La sentencia es confirmada. Nada vale: ni las presiones del extranjero, ni los esfuerzos de la opinión internacional, ni el último intento de Amandino Rodríguez, que habló con el Vatica­no pocas horas antes de la ejecución. Nada. Parece ser que Grimau debía morir por razones de Estado.

En la madrugada del 20 de abril Grimau se encuentra en el polígono de tiro de Carabanchel. Antes le ha entregado una foto suya a su defensor militar. Al reverso escribe sus últimas palabras: «Al capitán señor Rebollo Alvarez Amandi, con todo mi agradecimiento y cordia­lidad. Gracias mil por su defensa. Con verda­dero afecto y respeto. J. Grimau.»

Frente a él están unos hombres con fusiles. Alguien se acerc a a vendarle los ojos. Grimau se niega. Sus deseos son respetados. Suena la voz de mando: «¡Carguen!» (Grimau no titubea.) «¡Apunten!» (Grimau sigue firme) «¡Fuego!» (Grimau cae abatido.) Un oficial se acerca y le da el tiro de gracia.

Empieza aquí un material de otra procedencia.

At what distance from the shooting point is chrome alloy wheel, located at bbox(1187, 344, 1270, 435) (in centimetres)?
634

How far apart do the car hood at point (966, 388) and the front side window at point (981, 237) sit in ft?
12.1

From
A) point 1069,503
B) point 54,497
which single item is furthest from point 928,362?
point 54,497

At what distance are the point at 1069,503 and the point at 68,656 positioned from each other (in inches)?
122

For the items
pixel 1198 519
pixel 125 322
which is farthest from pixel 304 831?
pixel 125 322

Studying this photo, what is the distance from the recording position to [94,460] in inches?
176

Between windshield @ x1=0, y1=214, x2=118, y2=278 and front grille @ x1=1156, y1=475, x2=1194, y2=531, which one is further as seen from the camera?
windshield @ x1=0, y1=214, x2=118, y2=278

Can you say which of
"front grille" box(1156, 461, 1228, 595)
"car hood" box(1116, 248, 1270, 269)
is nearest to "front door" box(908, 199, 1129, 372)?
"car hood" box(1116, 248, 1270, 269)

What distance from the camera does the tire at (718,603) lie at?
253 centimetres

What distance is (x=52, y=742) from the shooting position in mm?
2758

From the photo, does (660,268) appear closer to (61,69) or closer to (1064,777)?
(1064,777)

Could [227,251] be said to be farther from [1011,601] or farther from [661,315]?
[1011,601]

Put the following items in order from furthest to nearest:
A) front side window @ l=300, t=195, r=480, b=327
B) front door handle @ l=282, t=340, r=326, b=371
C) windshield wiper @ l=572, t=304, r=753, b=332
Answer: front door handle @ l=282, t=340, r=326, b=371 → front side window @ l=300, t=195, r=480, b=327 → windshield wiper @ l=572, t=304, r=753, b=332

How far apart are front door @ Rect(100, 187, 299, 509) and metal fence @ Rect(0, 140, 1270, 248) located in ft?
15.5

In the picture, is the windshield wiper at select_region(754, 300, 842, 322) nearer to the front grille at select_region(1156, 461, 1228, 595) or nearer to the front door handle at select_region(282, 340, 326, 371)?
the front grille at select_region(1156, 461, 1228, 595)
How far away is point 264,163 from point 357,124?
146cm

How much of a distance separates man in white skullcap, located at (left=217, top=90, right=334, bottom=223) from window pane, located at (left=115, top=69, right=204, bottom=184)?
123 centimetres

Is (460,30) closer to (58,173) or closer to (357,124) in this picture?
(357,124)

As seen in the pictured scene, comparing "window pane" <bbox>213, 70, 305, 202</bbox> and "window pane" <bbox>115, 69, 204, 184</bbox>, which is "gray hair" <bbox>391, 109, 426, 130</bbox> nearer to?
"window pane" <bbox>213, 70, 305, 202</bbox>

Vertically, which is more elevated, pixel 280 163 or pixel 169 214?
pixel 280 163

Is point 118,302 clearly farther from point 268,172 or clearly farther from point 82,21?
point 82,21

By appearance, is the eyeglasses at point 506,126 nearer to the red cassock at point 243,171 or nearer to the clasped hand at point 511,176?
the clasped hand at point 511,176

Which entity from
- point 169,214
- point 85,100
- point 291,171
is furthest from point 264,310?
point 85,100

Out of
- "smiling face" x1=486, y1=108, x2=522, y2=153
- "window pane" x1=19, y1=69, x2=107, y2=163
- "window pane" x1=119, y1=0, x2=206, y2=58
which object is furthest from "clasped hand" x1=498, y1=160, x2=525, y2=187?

Todo queda en silencio. Tres años después prescribirían los delitos cometidos durante la guerra civil. El cadáver que alumbraban los faros de los camiones, el 20 de abril de 1963, era el cadáver del último muerto de la guerra civil española. Su certificado de defunción se limita a señalar que falleció en la fecha indicada. Se encuentra inscrito en el Registro Civil de Carabanchel Alto, sección tercera, tomo 59, pági­na 156.